Producer Marc Platt had previously said that Grease: Live! would combine elements of both the stage and movie versions of the musical. During a press tour earlier this month, Platt said "We're doing what we think is the best version of Grease that fits a live television format." While some of the more dated and off-color material has be updated for live television, actress Vanessa Hudgens — cast as Betty Rizzo, the tough-as-nails leader of the Pink Ladies of Rydell High School — confirmed that Rizzo's pregnancy scare was still in the script: "Even though it has this fun lightheartedness about it, there's some real stuff going on."

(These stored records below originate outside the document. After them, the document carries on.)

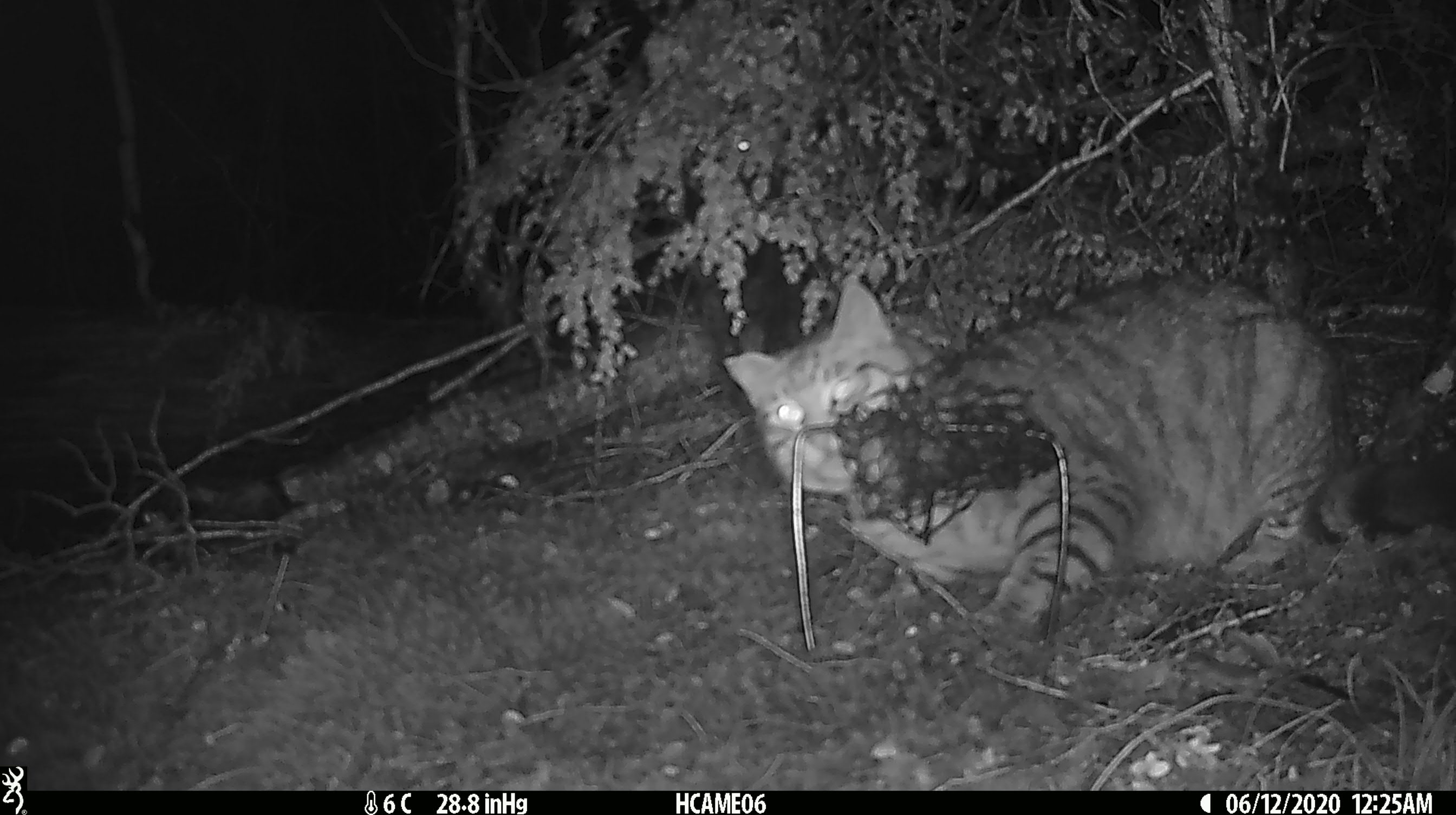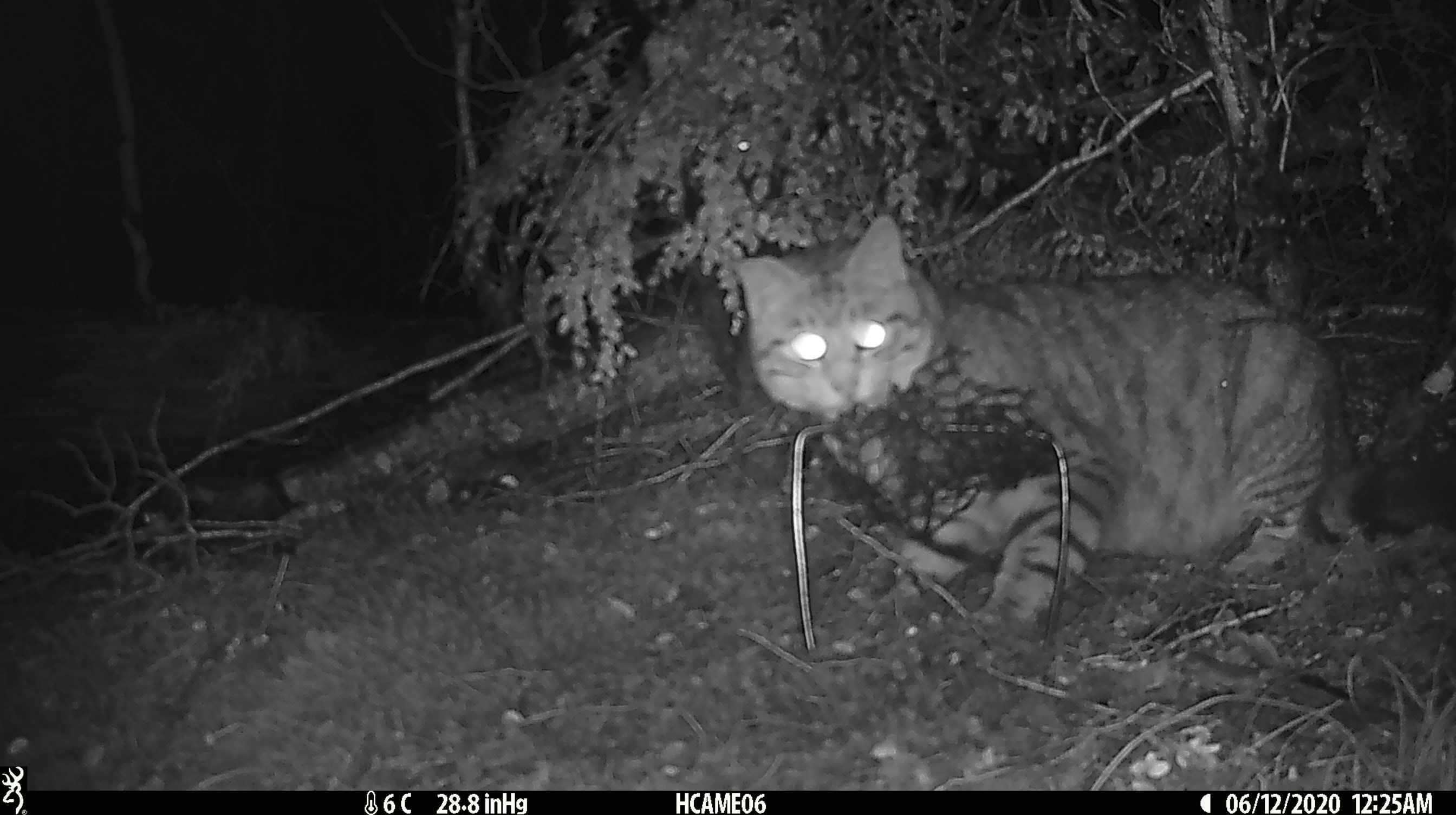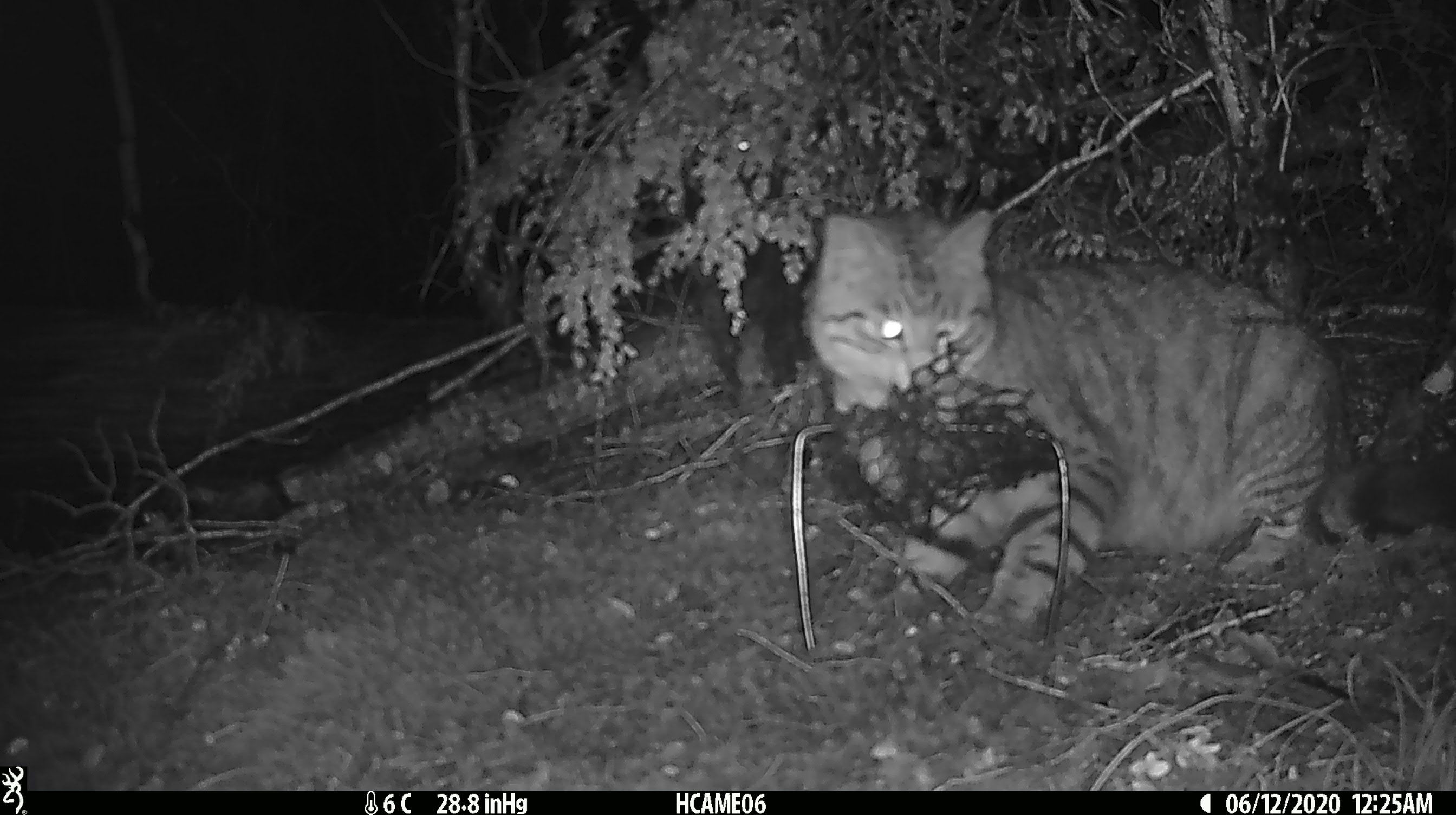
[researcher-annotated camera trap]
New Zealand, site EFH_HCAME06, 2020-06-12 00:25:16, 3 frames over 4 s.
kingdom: Animalia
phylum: Chordata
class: Mammalia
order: Carnivora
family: Felidae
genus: Felis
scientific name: Felis catus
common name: domestic cat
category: cat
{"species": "cat (domestic cat) (Felis catus)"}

In both the 1971 stage production and 1978 movie, Rizzo had a pregnancy scare after having sex with Kenickie. She confessed her fears to her friend Marty in this classic line: "I feel like a defective typewriter: I skipped a period." Marty — ever the blabbermouth — tells everyone and Rizzo's secret spreads like wildfire through the school. Rizzo responds to her whole ordeal with her big ballad, "There Are Worse Things I Can Do."
Rizzo's tune is where belt-y Broadway ballad meets feminist anthem, especially when you consider the decade it which Grease was set, and even the early '70s, the decade when it was first written and performed. The song is Rizzo's response to — and defiance of — 1950s cultural norms. And let's not forget: Rizzo gets lucky it was just a scare, considering what it was like to actually have an abortion in the '50s.

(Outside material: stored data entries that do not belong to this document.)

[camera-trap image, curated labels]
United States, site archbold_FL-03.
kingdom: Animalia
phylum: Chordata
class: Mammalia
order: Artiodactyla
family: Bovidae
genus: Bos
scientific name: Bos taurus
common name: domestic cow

While it might seem like Rizzo's pregnancy scare in Grease: Live! is still a controversial issue for today's audiences, fans were looking forward to its inclusion:
I hope #GreaseLive focuses more on Kenickie and Rizzo's pregnancy scare than the movie did.— Clarke Cameron (@clarkecameron) January 29, 2016
Yes, you read that right: According to NPR, in most "clean" high school versions of the musical script, Rizzo's entire pregnancy-scare subplot is completely removed — which, all things considered, it pretty sad. Luckily, Sunday's live Fox broadcast decided to go the traditional route as planned, keeping the sobering side-story in.
And, as it turns out, viewers were largely loving it, with several commenting that the inclusion was a breath of fresh air from past days, when the subject was either overlooked or hush-hush. Here's what people were saying that infamous Rizzo pregnancy scare, and Rizzo's soliloquy on Twitter:
All of this Rizzo pregnancy stuff went way over my head as a kid haha. #GreaseLive— Sarah (@sarahkatbeee) February 1, 2016
Everyone who says #GreaseLive is all slut shaming and anti-woman better be listening to Rizzo sing the best song and moral code of the show.— David Levy (@itsdlevy) February 1, 2016
I think Hudgens totally nailed it as Rizzo tonight, bringing gorgeous new life to "There Are Worse Things I Could Do" — more importantly, she reminded us that women can be more than the labels society tries to place on us.